CHIN Digital Heritage Symposium
Keynote: National Museums Online Learning Project
Speaker: Davis Anderson – Director of Learning & Interpretation, V&A Museum, UK
The V&A Museum started a project called Going Graphic in the late 1990s. Visitors were given digital camers and asked to capture images of the exhibits & museum, manipulating the images into posters. Not only did this provide visitors with a unique souvenir of their visit, but the ‘best’ posters were added to the Museum’s website. A second initiative was developed that saw people uploading audio/video to the V&A’s website explaining why/what/how the Museum means and matters to them. This saw an increase in one million visits to the website in the first year alone.
The National Museum Online Learning Project was born out of these successes. In an effort to make their museum websites more useful for schools and kids, 9 museums joined forces in order to provide a much broader community appeal than just one museum doing something innovative. The group wanted to demonstrate a productive, innovative, effective partnership model. Other goals were to create sustainable and scaleable content and a technological model with potential for future re-use and growth across the heritage sector and to build a critical mass of high-quality digital learning.
WebQuests
Challenges are similar to CHIN’s Agora learning objects found in the teacher’s centre, where students are given tasks to accomplish while working through a virtual exhibit of items from the Museum’s collection. Challenges include designing a variety of objects from furniture to clothing accessories, and learning about historical personages and architecture.
Creative Spaces is a social networking application that allows artists of all kinds to draw inspiration from participating museums’ collections. Users make connections and form mini-communities of in interest around specific tools with museums and galleries as a continuing space of creativity & inspiration. The website features 28 videos from users showing how different people are inspired by collections.
Issues:
$50,000 in legal fees to draft contract arrangements, and one partner’s micromanagement caused some tension and caused one partner to drop out of the initiative. Initially it was very difficult to convince people to participate and coordinate efforts, although all say it has been worth the effort. Some hesitation was due to opening up of the interpretation of the collections by the general public and other museums.
Lessons Learned:
1. When embarking on group efforts, it is absolutely imperative to draft an agreement on the common purpose, both philosophically and practically, in order to prevent conflict and slow decision-making in the future.

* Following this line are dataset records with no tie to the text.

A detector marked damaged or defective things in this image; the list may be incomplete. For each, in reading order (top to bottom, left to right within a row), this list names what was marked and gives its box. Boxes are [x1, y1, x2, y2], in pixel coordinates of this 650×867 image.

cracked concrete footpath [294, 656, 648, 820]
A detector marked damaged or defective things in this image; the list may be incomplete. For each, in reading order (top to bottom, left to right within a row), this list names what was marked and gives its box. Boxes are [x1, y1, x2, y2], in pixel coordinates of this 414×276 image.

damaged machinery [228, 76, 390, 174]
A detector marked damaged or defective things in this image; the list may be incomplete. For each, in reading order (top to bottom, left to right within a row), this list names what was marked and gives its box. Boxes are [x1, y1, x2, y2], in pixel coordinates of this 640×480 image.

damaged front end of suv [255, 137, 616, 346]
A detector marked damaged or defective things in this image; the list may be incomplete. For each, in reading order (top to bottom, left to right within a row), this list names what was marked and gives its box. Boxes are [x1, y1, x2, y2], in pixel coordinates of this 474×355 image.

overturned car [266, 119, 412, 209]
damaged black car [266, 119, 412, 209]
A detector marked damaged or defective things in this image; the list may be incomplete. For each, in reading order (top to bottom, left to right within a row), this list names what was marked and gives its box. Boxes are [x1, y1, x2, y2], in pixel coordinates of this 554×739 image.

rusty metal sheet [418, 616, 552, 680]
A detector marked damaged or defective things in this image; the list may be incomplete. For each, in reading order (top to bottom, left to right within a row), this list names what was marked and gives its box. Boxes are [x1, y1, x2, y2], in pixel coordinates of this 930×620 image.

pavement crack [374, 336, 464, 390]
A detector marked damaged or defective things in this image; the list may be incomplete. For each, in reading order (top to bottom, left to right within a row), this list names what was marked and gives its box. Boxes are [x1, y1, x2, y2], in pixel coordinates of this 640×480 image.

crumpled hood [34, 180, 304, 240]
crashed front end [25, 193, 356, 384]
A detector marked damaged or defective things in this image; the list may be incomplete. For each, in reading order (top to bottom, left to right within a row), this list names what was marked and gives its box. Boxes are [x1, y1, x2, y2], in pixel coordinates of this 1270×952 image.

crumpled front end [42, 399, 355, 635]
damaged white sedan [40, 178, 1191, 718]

2. Developing services with time-limited project funding is high risk and makes sustainability more difficult to achieve.
3. Collective action through partnerships for the public good is only feasible when there are clear benefits (financial, technical, political, etc.) for the individual museums that participate.
4. Museums must effectively argue for the value of their public resource.
Next Steps:
A group of 8 museums are meeting with the BBC to discuss sharing access to their digital archives. The idea is that for a small subscription or access fee, the Museums as well as other publicly funded cultural institutions in the UK will be able to easily access information that will assist in the interpretation of their own collections.
Known as “Digital Britain”, proposed legislation will “enable commercial schemes for dealing with orphan works to be set up on regulated basis”. For people unfamiliar with the term, orphan works are items in your collection that fall under the copyright act, but for whatever reason the rights holder cannot be found. This limits how the object can be used by the Museum. The proposed legislation would also state that “powers to grant rights over certain works could be exercised collective licensing arrangement and to assume a mandate to collect fees on behalf of rights holders who have not specifically signed up to that society.”
Keynote: Preservation vs. Perpetration – How to Keep Art Performing
Rafael Lozano-Hemmer, Electronic Artist
The traditional opinion of artists has been that artworks go to museum to die, but the opposite can now be said, especially for digital works that would need to be moved to new platforms in order to be preserved. From the artist`s perspective, it is absolutely imperative that their intention for preservation be sought before any such preservation work occurs. Some artists prefer to allow the art to have an ``honourable death`` instead of being migrated to new platforms. While opinions are changing, they have viewed museums as traditionally being paternal and condescending in regards with artists` intentions for their works.